Pittsburgh’s talent no doubt presented the Packers with as big a challenge as they’re going to face this season. The Steelers have three premier players on offense (quarterback Ben Roethlisberger, running back Le’Veon Bell and receiver Antonio Brown). That’s why they’re 9-2.

But there also were a couple key plays when the Packers’ weaknesses caught up with them, especially a pass rush that has been spotty at best all season and was AWOL on Sunday night.

A game-turning play can happen anytime, and one of them Sunday night came early, on the Steelers’ first drive.

Roethlisberger swiftly had moved to inside the Packers’ 5 when rookie cornerback Kevin King made the kind of play that can help win a game. On third-and-goal from the 2, the Steelers ran a reverse to Martavis Bryant, a 211-pound receiver who ran a 4.42-second 40 at the NFL scouting combine in 2014. He’s a big, fast man.

King, though, came off a lame block attempt by Brown and in open space took a diving, one-armed swipe that tripped up Bryant just enough to knock him down at the 1. That was an athlete making a play on an athlete.

The tackle was a potentially big win for the Packers. Steelers coach Mike Tomlin either would kick the field goal, which would save four points, or go for it on fourth down, and if the Packers got one last stop, they’d keep Pittsburgh off the scoreboard altogether.

→ Entries shown:
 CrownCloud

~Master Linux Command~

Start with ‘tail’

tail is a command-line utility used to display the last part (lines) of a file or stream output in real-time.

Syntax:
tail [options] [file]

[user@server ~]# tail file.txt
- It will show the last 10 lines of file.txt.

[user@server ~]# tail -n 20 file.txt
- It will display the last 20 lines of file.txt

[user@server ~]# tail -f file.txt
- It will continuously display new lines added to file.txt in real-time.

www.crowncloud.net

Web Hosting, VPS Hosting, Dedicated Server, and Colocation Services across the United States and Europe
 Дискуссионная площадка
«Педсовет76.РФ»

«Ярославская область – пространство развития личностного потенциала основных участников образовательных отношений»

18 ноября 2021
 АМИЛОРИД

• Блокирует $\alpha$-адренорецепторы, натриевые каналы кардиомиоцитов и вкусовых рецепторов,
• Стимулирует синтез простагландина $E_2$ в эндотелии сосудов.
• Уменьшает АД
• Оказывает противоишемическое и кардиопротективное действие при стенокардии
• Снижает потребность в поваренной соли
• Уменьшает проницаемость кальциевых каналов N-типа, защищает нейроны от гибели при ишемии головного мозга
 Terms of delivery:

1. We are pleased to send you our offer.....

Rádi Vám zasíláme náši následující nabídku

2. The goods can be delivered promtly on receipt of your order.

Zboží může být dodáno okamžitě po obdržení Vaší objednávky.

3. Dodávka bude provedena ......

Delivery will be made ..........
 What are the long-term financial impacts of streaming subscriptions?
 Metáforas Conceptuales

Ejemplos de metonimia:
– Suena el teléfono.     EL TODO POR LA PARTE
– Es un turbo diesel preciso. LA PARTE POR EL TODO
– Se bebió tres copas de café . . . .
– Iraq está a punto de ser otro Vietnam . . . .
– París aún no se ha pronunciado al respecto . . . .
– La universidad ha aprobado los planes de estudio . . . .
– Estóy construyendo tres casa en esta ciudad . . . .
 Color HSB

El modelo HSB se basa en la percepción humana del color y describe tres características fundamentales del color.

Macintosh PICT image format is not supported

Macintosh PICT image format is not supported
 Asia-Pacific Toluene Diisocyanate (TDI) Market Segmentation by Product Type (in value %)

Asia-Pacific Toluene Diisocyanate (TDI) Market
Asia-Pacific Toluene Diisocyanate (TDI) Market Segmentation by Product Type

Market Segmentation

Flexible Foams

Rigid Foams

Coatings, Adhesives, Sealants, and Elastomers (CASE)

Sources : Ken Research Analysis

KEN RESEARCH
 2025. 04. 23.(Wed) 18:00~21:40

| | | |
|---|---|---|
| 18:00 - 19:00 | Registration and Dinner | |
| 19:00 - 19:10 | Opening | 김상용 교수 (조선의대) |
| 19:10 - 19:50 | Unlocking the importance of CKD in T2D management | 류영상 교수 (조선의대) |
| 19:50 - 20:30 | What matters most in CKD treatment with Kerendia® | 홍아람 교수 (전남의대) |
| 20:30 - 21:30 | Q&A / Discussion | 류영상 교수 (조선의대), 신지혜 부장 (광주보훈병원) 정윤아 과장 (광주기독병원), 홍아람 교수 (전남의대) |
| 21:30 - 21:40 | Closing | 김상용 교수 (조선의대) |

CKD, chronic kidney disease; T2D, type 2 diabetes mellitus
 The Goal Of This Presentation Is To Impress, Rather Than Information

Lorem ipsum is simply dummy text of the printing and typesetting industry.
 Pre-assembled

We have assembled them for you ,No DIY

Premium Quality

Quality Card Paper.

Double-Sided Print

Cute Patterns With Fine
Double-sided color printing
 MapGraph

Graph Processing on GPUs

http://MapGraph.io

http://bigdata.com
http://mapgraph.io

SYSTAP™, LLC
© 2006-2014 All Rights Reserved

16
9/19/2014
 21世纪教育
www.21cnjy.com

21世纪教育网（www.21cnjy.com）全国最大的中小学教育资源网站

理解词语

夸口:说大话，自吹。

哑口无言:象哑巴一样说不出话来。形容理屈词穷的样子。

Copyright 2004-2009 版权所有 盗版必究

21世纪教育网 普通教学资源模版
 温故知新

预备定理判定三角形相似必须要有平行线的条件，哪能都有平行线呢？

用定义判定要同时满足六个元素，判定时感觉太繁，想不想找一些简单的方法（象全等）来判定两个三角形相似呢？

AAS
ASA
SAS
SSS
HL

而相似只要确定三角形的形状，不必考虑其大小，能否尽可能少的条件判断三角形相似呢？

→ Assigned task A: List every Steelers player named in the Packers-Steelers game recap.
→ Assigned task B: From the Packers-Steelers game recap, copy the passage starting at "The tackle was" and ending at "the scoreboard altogether.".
→ Assigned task C: Carry on writing the Packers-Steelers game recap from the point where it stops.

→ Task answer A: Ben Roethlisberger, Le’Veon Bell, Antonio Brown, Martavis Bryant

→ Task answer B:
The tackle was a potentially big win for the Packers. Steelers coach Mike Tomlin either would kick the field goal, which would save four points, or go for it on fourth down, and if the Packers got one last stop, they’d keep Pittsburgh off the scoreboard altogether.

→ Task answer C:
But here’s where Clark’s absence mattered. Tomlin went for it, and on fourth down offensive coordinator Todd Haley called a shovel pass to tight end Xavier Grimble. While one defensive tackle, Mike Daniels, held stout at the 1, the other, Quinton Dial, was pushed a yard into the end zone by guard Ramon Foster. Grimble followed Foster into the end zone standing up.

If Clark had played, he’d have been in Dial’s spot, and that play very well might have turned out differently. Clark has been one of the Packers’ best defensive players this season, is more athletic than Dial and rarely gets driven back, especially one-on-one. If he’d been in there, Haley might not have even dialed up that play.

But the Steelers got the easy score instead.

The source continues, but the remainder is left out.